_Description of the task_
Exactly the lines from the one containing "Charleston_Revel_Wedding_BAZ_0160.jpg" to the last line of the records, inclusive, are to be transcribed; include no others.

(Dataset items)
-- -- --
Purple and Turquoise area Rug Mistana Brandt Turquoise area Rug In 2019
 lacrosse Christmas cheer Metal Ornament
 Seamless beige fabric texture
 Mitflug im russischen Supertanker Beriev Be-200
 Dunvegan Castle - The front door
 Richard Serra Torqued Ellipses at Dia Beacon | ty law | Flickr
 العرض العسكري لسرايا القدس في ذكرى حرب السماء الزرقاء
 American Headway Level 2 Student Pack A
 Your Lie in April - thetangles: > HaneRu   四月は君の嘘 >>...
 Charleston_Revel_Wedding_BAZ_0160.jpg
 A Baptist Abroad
-- -- --
_Result below_
 Charleston_Revel_Wedding_BAZ_0160.jpg
 A Baptist Abroad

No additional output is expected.